In contrast to case fatality, our data suggest that, in the short term, diabetes is associated with a greater risk of HF readmission. However, this difference is not apparent when the combined end point of death or HF readmission is examined. It is likely that the higher rates of HF readmission seen in the short term are a result of competing risks. With fewer diabetics dying in the first 30 days, proportionally more are exposed to the risk of HF readmission than nondiabetics.
Long-Term Outcomes
If the above hypothesis is correct, what is striking and intriguing is the reversal, in the longer term, of the short-term "protective" association between diabetes and mortality. The implication is that the adverse effects of diabetes are so powerful that within a year of discharge they have overcome any survival advantage related to a higher ejection fraction. Our findings are consistent with a recent report from the Candesartan in Heart failure: Assessment of Reduction in Mortality and morbidity program, which showed that diabetes has a greater impact on mortality and morbidity in patients with higher ejection fractions.16
Long-Term Outcomes: the Interaction Between Diabetes and Age
There was a significant interaction between diabetes and age in both men and women. The risk associated with diabetes declined with advancing age. This has not been previously described and may be partly explained by competing risks. Because of the extremely high 5-year risk of death in very elderly patients, it is unlikely that diabetes could have significantly increased that risk.
Long-Term Outcomes: the Interaction Between Diabetes and Sex
At 5 years, diabetes was also associated with a greater risk of death in women than in men. This divergence in risk diminished with advancing age. Our finding is consistent with prior analyses of the Danish Investigations of Arrhythmia and Mortality on Dofetilide–HF and the Digitalis Investigation Group trials, which also identified an interaction between diabetes and sex in patients with HF.4,17 In Danish Investigations of Arrhythmia and Mortality on Dofetilide–HF, diabetes (present in 900 of 5491 patients randomized) was associated with a greater risk of death in women than in men, with relative risks of 1.7 (1.4 to 1.9) and 1.4 (1.3 to 1.6) for women and men, respectively. In patients in the Digitalis Investigation Group trial aged <65 years of age, the risk associated with diabetes (compared with no diabetes) was 1.69 (1.16 to 2.50) for women and 1.21 (1.01 to 1.45) for men (test for interaction, P=0.173). For patients
65 years, the risk associated with diabetes for women was 1.87 (1.43 to 2.46) and in men 1.20 (1.03 to 1.40) (interaction, P=0.005). We extended these prior observations to show that this difference in risk between men and women is also seen for HF hospitalization as well as death.

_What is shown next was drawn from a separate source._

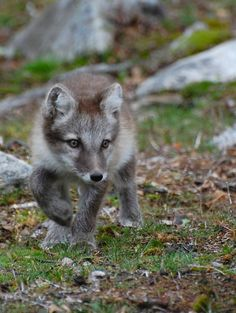 A brother from the wild side, but too cute to ignore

Why is the risk associated with diabetes greater in women than in men? This interaction seems to be present in other forms of cardiovascular disease18,19 and the explanation for this may be multifactorial in origin. There may be a biological explanation for this difference. Diabetes may modify the cardiovascular risk profiles of women in a more detrimental way.20 There also may be treatment differences. Coronary heart disease risk factors may not be treated as intensively in diabetic women as they are in diabetic men.21 Also, it is possible that women present to hospital with more advanced HF than men and may have more extensive coronary disease.22 Furthermore, women with acute HF are more likely to have a preserved ejection fraction than men23 and as mentioned above, the Candesartan in Heart failure: Assessment of Reduction in Mortality and morbidity investigators have reported that diabetes has a greater impact on mortality and morbidity in patients with higher ejection fractions.16
Limitations
The major limitation of this study relates to the nature of the large routine administrative database which we analyzed. Although it has the strength of identifying all outcome data for a whole country, it has the weakness of collecting a relatively restricted set of baseline data. Important confounders such as left ventricular ejection fraction, the duration and severity of diabetes, body mass index, and drug and device therapy were not collected. Another limitation is that the diagnosis of HF, diabetes, and comorbidities was made retrospectively, using routine discharge coding rather than by prospective detailed evaluation of patients. This is evident in the diagnostic accuracy of diabetes, which we measured as 72%. We feel this figure is reasonably high for databases of this type, and if anything will likely lead to an underestimation of the effect associated with diabetes.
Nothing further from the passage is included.